PASSAGE GIVEN:
::::
OneMove Capital Ltd. Responds to Dye & Durham’s Attempt to Disenfranchise Its Rights
02 July 2024 - 9:03PM
OneMove Capital Ltd. (“
OneMove”), a Family Office
based in Bridgetown, Barbados, is alarmed by the latest governance
charades by Dye & Durham Limited (“
Dye &
Durham”) and its Board seeking to disenfranchise OneMove’s
exercise of its rights as a shareholder, as publicly announced by
the Company on July 2, 2024.
OneMove was a founding shareholder in Dye &
Durham. After 12 years, OneMove continues to be one of Dye &
Durham’s largest investors with 8.4% of the Company’s outstanding
shares. OneMove holds the right to nominate a member of the
Company’s board of directors pursuant to the terms of the investor
rights agreement (the “IRA”) dated July 17, 2020
between the Company, Plantro Ltd. and OneMove, which Dye &
Durham acknowledges. Despite the Company stating otherwise in its
July 2 press release, the IRA does not restrict the voting rights
of OneMove in any way. OneMove will vote its shares as it sees fit,
as it has always done.
::::
Part of a data file:
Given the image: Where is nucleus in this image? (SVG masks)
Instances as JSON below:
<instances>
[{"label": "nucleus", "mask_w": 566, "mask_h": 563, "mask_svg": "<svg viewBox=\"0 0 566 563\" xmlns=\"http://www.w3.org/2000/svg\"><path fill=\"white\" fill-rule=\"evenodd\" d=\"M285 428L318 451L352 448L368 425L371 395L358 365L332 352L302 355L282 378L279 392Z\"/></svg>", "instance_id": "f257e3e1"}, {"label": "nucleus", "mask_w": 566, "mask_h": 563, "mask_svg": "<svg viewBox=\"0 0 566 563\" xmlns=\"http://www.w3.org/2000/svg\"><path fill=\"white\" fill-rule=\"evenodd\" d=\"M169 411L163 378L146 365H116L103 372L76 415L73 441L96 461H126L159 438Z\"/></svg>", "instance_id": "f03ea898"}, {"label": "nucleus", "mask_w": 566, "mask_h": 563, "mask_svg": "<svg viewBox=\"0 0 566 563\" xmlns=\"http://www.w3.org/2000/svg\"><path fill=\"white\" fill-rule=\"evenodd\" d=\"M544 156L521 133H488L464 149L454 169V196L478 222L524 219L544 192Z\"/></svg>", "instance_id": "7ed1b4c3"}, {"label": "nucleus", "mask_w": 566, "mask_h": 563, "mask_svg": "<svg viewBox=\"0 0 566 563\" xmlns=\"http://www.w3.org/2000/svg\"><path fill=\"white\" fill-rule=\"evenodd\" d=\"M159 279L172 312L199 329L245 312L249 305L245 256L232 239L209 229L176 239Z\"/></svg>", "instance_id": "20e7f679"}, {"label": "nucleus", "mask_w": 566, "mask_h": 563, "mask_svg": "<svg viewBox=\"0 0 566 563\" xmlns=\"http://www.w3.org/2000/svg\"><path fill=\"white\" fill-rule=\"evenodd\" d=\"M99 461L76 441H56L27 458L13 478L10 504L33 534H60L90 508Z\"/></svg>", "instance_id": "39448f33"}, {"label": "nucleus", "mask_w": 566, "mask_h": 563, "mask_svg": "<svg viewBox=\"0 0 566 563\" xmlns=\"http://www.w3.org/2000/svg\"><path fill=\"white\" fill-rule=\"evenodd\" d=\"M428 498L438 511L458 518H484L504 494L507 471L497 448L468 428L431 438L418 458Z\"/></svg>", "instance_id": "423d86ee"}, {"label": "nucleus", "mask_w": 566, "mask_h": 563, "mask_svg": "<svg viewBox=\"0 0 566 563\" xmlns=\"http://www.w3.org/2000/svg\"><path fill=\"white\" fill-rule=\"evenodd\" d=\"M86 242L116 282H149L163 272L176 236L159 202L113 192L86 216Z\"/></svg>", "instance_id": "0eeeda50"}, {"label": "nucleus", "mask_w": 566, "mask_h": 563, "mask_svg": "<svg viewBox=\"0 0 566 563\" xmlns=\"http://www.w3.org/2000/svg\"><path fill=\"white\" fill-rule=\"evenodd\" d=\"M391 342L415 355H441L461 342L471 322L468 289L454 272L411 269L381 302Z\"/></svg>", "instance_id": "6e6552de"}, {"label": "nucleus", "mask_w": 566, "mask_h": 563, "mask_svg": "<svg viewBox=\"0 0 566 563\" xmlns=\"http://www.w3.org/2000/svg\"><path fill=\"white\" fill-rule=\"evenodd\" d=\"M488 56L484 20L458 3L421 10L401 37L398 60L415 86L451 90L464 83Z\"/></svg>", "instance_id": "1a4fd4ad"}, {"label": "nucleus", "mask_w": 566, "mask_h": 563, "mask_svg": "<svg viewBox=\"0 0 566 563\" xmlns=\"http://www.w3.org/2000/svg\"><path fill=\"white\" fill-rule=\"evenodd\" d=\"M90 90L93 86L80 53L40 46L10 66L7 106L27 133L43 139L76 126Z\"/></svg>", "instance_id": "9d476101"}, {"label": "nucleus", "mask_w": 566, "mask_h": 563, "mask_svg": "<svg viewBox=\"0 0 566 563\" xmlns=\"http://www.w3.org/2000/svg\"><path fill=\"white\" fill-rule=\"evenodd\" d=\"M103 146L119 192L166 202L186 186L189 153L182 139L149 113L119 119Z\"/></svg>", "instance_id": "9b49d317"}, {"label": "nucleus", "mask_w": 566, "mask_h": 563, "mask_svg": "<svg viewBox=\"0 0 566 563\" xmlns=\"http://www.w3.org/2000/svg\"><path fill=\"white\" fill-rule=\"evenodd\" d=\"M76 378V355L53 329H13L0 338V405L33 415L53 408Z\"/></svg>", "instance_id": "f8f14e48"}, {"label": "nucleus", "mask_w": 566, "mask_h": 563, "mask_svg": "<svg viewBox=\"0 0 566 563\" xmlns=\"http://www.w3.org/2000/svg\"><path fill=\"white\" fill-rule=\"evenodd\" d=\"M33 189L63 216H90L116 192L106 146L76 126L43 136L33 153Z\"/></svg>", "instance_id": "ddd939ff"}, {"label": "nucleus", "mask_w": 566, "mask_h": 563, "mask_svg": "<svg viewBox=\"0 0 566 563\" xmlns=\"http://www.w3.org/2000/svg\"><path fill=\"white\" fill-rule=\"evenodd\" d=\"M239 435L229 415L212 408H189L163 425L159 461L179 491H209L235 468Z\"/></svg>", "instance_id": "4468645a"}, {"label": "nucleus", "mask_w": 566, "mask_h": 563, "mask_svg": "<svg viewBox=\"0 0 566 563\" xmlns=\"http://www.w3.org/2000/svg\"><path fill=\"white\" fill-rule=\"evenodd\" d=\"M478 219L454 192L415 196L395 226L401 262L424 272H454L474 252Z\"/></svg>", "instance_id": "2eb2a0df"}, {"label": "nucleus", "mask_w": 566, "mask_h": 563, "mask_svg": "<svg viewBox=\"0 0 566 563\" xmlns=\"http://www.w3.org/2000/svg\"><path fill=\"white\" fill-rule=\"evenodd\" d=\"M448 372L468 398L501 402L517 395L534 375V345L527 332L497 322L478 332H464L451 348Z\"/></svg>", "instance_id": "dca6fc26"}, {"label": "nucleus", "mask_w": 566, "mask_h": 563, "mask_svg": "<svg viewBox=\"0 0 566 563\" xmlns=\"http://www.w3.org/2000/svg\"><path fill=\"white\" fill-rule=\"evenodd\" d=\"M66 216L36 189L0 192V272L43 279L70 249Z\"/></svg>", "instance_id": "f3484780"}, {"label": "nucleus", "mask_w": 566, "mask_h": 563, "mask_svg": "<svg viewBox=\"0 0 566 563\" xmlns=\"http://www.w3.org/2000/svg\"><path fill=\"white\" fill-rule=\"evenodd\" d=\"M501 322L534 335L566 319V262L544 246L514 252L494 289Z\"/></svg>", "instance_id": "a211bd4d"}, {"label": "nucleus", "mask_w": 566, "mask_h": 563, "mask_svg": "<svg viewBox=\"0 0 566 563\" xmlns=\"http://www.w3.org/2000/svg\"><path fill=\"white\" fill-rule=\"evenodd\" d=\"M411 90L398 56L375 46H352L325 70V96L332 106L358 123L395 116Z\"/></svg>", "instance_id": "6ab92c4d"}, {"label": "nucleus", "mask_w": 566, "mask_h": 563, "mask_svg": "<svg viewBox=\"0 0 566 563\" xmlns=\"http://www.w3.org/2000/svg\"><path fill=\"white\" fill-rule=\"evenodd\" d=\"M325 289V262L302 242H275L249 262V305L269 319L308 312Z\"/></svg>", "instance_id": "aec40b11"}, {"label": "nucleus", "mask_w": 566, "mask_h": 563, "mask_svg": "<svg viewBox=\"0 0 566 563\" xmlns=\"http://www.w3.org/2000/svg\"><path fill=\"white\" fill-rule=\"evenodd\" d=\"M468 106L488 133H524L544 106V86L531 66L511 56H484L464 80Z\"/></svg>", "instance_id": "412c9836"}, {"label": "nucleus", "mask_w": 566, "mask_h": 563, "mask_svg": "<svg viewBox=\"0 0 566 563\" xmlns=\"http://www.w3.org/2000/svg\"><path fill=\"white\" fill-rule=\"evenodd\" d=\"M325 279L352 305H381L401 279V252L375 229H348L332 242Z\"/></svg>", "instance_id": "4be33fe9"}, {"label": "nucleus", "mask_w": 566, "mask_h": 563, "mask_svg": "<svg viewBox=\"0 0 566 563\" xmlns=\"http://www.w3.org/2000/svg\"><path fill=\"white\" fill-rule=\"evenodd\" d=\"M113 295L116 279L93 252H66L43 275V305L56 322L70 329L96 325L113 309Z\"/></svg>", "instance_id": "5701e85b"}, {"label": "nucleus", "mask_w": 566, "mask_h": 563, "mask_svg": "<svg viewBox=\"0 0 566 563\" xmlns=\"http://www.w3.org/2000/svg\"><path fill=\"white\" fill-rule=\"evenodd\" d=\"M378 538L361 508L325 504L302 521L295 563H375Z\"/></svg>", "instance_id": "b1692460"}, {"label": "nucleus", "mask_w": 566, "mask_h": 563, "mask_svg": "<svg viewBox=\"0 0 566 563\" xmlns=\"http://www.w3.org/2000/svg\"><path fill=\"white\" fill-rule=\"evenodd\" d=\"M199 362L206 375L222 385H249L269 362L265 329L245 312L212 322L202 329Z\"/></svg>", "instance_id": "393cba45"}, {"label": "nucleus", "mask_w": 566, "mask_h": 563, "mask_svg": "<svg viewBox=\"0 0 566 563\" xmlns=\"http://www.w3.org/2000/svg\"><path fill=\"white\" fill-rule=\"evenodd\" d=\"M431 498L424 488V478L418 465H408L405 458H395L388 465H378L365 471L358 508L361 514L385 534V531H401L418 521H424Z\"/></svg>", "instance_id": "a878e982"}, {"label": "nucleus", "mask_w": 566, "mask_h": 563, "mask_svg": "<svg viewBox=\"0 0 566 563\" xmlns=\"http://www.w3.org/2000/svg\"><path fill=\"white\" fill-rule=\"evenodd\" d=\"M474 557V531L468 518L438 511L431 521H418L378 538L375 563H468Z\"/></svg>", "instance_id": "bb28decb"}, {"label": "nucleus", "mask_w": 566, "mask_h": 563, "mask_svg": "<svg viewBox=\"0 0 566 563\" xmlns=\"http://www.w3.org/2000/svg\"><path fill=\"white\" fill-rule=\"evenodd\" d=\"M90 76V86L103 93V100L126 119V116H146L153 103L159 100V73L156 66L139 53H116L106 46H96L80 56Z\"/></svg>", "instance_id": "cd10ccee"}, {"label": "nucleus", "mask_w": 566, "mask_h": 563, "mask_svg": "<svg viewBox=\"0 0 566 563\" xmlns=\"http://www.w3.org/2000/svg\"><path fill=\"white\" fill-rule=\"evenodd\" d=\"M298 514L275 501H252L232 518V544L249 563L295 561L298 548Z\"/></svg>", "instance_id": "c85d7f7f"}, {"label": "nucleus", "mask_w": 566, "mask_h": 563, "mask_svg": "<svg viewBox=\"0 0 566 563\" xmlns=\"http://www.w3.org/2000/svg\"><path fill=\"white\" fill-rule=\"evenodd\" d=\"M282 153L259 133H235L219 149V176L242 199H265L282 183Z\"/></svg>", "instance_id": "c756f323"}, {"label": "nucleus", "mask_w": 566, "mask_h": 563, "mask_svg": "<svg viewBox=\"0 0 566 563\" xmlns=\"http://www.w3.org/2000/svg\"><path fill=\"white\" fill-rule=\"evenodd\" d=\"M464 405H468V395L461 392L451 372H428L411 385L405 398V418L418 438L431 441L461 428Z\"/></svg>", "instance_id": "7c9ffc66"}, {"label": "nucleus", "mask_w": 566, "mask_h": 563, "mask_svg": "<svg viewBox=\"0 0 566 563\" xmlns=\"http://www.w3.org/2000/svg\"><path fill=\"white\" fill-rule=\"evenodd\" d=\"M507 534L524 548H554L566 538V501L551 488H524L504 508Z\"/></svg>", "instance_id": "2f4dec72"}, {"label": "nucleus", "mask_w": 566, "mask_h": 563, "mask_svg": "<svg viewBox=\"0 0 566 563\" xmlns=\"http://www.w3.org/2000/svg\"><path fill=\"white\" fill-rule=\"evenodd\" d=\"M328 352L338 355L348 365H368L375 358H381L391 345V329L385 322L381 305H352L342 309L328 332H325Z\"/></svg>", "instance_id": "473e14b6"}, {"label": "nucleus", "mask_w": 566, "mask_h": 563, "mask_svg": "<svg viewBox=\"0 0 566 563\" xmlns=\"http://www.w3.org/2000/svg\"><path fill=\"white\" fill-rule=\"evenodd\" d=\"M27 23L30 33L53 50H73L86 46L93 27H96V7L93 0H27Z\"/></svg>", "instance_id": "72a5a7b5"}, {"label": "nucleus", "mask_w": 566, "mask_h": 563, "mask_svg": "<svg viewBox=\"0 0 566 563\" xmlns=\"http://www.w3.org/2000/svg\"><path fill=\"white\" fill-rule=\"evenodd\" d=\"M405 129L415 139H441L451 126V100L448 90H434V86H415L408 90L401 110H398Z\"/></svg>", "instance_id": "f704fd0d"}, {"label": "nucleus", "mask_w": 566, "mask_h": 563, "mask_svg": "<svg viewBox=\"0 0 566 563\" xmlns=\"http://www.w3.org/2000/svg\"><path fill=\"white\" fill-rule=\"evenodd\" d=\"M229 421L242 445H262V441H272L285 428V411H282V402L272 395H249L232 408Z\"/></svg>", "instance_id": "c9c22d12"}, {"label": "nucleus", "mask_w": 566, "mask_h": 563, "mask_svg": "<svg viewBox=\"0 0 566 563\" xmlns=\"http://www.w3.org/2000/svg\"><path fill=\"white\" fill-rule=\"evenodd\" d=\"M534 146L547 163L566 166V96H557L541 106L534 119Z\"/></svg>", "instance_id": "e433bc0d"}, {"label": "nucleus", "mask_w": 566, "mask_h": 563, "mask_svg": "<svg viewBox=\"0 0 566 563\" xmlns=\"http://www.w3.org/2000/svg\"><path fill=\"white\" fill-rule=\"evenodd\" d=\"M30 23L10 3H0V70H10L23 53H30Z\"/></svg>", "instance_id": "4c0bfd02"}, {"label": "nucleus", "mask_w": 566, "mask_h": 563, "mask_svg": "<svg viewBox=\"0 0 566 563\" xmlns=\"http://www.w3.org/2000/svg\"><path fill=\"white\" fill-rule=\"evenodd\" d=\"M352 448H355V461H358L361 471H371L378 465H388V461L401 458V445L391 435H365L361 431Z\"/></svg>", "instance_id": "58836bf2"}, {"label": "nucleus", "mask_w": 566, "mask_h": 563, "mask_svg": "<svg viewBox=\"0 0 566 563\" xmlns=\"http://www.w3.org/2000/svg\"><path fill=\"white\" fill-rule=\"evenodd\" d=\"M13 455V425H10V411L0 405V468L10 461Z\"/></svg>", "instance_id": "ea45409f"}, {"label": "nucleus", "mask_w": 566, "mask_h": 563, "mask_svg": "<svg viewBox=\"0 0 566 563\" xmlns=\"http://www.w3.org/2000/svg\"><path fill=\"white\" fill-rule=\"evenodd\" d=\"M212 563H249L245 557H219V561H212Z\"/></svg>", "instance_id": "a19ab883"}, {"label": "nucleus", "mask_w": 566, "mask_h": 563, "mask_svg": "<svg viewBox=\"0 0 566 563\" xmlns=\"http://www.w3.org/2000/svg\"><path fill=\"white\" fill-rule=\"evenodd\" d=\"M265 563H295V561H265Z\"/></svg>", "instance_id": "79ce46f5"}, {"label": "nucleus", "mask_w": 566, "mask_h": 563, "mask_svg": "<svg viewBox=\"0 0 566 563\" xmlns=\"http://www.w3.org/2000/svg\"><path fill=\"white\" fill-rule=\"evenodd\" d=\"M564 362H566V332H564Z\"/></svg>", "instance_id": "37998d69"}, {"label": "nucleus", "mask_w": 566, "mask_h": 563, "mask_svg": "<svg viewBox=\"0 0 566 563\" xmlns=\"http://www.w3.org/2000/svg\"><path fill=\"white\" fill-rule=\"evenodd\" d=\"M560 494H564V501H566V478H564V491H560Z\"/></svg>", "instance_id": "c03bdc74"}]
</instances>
::::
WHAT THE TASK ASKS: Continue the press release about OneMove and Dye & Durham from the point where it ends.

EXPECTED ANSWER:
For months, OneMove has tried to work
confidentially and collaboratively with members of the Board to
improve governance amidst serious missteps. When these efforts
failed, on June 19, 2024, OneMove provided the Company with notice
pursuant to the terms of the IRA of its nomination of Eric
Shahinian as its nominee for election at the Company's upcoming
special meeting of shareholders scheduled to be held on August 20,
2024 (the “Special Meeting”). In order to properly materialize its
nomination right in the context of the Special Meeting, OneMove
asked the Company to confirm that the business before the Special
Meeting would include the removal of OneMove’s prior nominee,
Edward Prittie. On June 20, after the Company refused to so
confirm, OneMove exercised its statutory right as a shareholder
under the Business Corporations Act (Ontario) by delivering a
proposal requiring the Company to include the removal of its prior
nominee, Mr. Prittie, as shareholder business at the Special
Meeting (the “Proposal”).
On June 30, 2024, the Company informed OneMove
that it would not comply with its statutory obligations in respect
of the Proposal. The Company’s position is that the Proposal is
invalid because OneMove is attempting to redress a “personal
grievance” against Mr. Prittie. OneMove rejects this nakedly
tactical attempt to disenfranchise OneMove’s statutory rights as a
shareholder and any further attempt to intimidate it. OneMove wants
Mr. Prittie replaced as its nominee because of the ongoing
governance issues and performance of the business over the last 24
months.
OneMove remains steadfast in its commitment as
an investor in the Company and does not desire needless escalation.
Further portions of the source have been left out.